[Raw records]
--

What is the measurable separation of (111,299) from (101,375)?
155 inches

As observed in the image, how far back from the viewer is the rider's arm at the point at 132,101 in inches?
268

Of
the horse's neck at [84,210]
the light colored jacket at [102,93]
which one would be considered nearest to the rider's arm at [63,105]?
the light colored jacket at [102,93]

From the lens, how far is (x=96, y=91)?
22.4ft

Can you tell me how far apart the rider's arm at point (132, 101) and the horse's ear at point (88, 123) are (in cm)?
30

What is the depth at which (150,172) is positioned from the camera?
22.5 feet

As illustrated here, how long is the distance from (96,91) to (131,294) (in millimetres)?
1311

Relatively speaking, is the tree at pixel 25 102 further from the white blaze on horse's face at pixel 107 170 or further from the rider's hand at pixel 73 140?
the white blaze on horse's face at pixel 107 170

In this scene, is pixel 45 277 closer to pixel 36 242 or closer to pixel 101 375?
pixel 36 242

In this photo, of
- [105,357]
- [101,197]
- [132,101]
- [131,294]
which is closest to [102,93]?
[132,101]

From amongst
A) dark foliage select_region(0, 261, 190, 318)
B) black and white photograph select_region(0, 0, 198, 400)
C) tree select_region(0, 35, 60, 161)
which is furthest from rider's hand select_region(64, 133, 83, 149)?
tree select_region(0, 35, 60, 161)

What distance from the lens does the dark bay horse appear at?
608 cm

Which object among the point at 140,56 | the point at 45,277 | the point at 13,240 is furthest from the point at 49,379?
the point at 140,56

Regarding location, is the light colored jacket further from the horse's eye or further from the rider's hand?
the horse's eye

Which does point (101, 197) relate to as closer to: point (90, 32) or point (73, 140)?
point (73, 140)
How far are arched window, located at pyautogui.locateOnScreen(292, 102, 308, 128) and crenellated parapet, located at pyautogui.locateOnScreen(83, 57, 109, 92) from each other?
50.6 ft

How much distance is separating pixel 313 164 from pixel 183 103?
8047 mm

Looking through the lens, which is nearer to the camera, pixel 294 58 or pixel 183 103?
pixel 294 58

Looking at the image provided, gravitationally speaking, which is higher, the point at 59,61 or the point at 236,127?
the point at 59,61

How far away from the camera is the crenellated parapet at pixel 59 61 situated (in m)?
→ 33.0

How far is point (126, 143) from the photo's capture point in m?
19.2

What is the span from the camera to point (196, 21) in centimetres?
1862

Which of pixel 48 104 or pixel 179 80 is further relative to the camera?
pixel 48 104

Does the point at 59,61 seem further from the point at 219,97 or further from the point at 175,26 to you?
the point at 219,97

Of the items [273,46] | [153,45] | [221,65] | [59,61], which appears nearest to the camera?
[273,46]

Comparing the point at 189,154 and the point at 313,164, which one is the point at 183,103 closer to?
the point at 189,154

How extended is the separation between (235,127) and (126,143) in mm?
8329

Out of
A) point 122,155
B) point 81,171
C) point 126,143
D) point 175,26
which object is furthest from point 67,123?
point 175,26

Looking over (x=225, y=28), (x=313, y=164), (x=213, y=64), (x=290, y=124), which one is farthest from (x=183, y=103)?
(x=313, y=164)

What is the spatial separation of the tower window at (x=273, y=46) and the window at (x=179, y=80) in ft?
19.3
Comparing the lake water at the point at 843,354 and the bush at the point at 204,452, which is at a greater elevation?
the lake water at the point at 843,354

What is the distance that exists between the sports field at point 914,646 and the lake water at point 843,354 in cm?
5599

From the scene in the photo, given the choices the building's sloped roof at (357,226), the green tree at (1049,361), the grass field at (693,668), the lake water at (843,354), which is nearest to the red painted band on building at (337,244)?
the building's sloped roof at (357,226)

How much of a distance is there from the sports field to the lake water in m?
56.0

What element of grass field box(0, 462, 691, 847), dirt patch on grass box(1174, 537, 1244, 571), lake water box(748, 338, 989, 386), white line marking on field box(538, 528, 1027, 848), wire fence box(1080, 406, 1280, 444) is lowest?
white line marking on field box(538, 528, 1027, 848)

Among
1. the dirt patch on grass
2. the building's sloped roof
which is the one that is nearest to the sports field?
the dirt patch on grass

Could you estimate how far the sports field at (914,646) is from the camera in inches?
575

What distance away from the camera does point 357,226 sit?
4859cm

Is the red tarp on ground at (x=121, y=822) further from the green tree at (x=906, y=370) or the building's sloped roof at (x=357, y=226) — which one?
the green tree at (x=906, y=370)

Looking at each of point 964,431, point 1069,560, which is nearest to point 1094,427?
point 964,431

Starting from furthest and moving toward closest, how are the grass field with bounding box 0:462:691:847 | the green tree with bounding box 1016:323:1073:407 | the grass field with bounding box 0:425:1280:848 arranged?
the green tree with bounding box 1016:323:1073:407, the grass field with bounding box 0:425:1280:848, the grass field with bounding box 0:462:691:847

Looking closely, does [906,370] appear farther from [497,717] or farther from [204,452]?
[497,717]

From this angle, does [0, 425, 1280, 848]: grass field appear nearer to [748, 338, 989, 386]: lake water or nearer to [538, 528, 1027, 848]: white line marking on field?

--

In the listing above, find the line containing "What distance away", then reproduce it and each line after it through the end, exactly and with nothing added.

*Final answer*.
What distance away from the camera does point 357,226 sit?
4859cm

Is the red tarp on ground at (x=121, y=822) further from the green tree at (x=906, y=370) or the building's sloped roof at (x=357, y=226) — which one?
the green tree at (x=906, y=370)

Looking at each of point 964,431, point 1069,560, which is nearest to point 1094,427?
point 964,431

Starting from furthest and moving toward closest, how are the grass field with bounding box 0:462:691:847 | the green tree with bounding box 1016:323:1073:407 | the grass field with bounding box 0:425:1280:848 arranged?
the green tree with bounding box 1016:323:1073:407, the grass field with bounding box 0:425:1280:848, the grass field with bounding box 0:462:691:847

Looking closely, does [906,370] appear farther from [497,717] or farther from [204,452]?
[497,717]

From this angle, does [0, 425, 1280, 848]: grass field appear nearer to [748, 338, 989, 386]: lake water or nearer to [538, 528, 1027, 848]: white line marking on field?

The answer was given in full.